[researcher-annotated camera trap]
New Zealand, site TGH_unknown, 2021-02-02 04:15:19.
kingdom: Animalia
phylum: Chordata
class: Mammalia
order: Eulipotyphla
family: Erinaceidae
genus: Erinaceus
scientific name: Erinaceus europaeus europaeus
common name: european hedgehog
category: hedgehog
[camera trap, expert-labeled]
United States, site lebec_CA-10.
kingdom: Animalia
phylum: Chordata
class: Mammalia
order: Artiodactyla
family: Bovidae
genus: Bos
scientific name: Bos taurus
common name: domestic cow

---

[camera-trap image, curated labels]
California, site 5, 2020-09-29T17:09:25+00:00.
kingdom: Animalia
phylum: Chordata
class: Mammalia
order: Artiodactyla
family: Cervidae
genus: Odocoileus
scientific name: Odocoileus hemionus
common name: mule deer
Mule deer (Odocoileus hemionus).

...

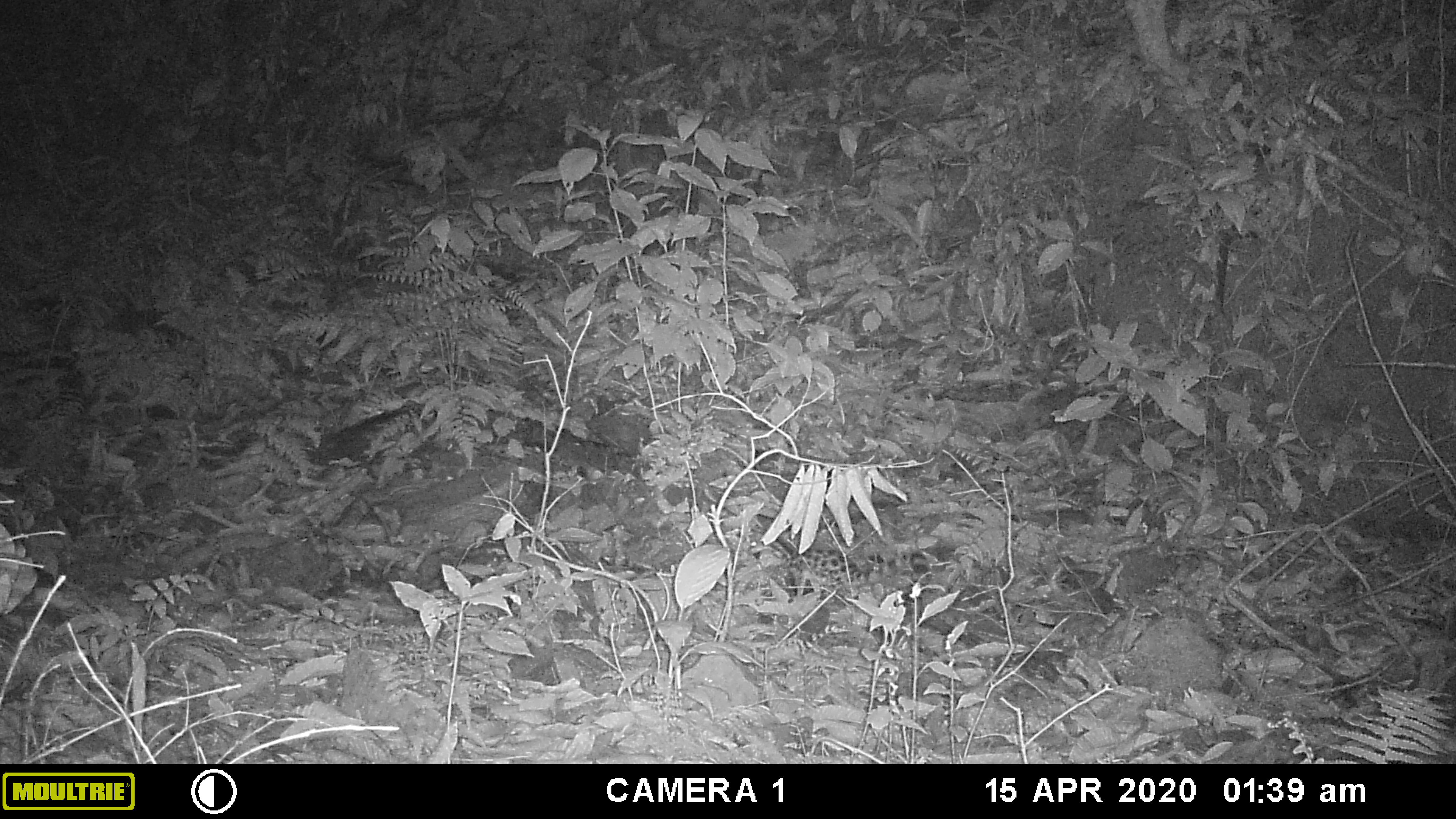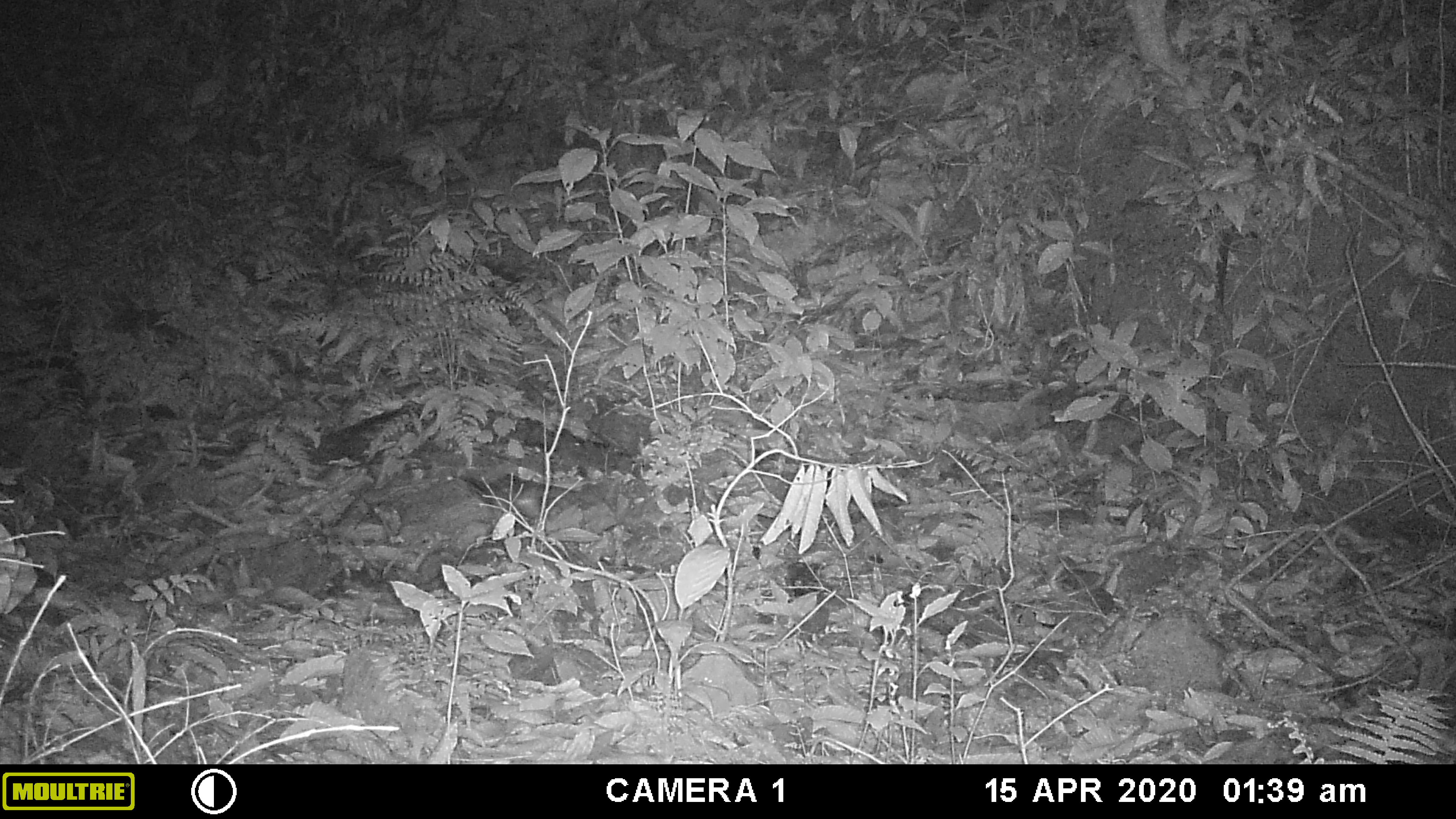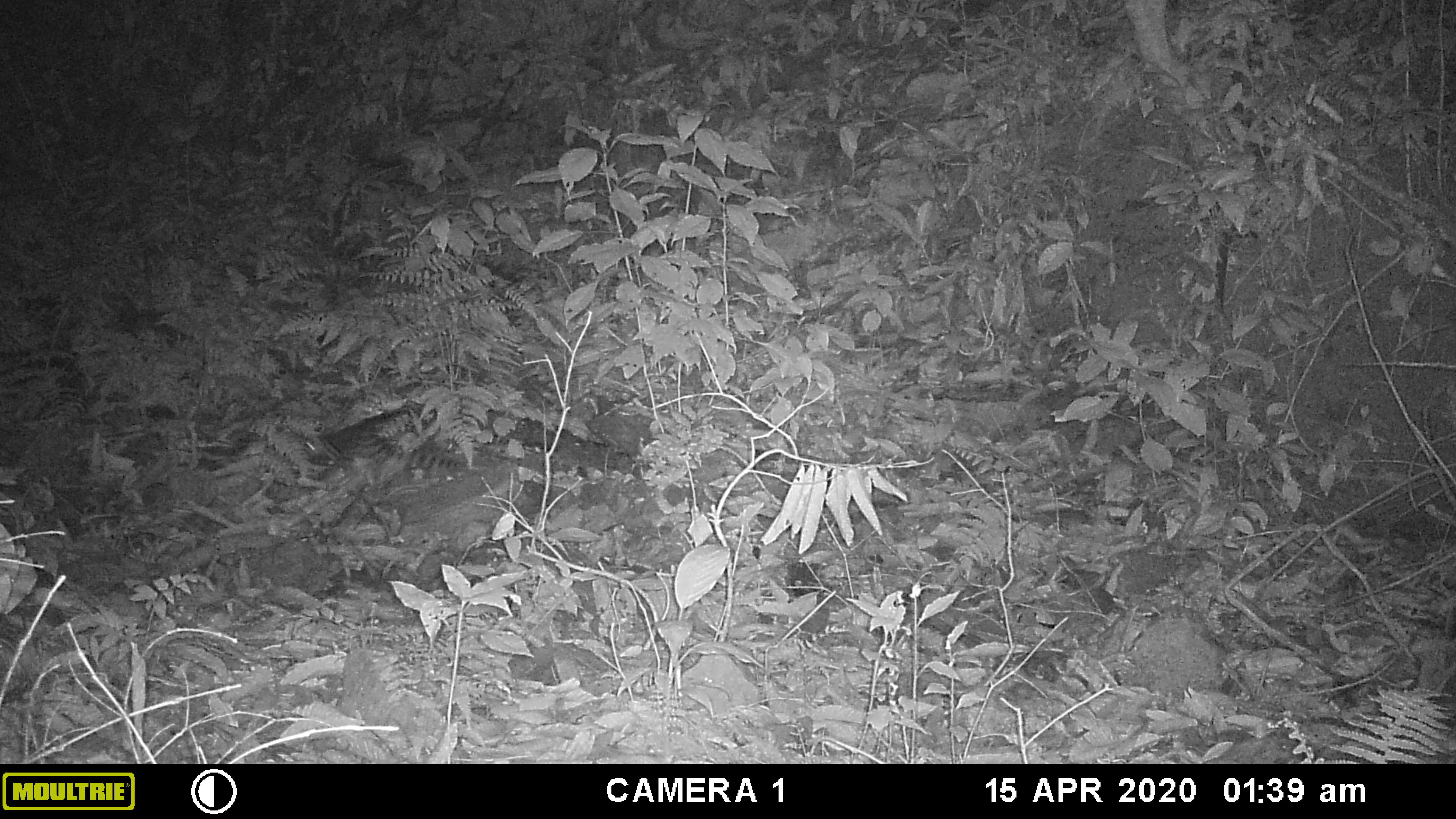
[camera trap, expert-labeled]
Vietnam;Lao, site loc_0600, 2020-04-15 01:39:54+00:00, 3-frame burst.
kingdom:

§ PROBLEM:
Among the lines above, repeat exactly those from the line with "common name: european hedgehog" to the line with "common name: domestic cow", counting both ends.

§ EXERCISE OUTPUT:
common name: european hedgehog
category: hedgehog
[camera trap, expert-labeled]
United States, site lebec_CA-10.
kingdom: Animalia
phylum: Chordata
class: Mammalia
order: Artiodactyla
family: Bovidae
genus: Bos
scientific name: Bos taurus
common name: domestic cow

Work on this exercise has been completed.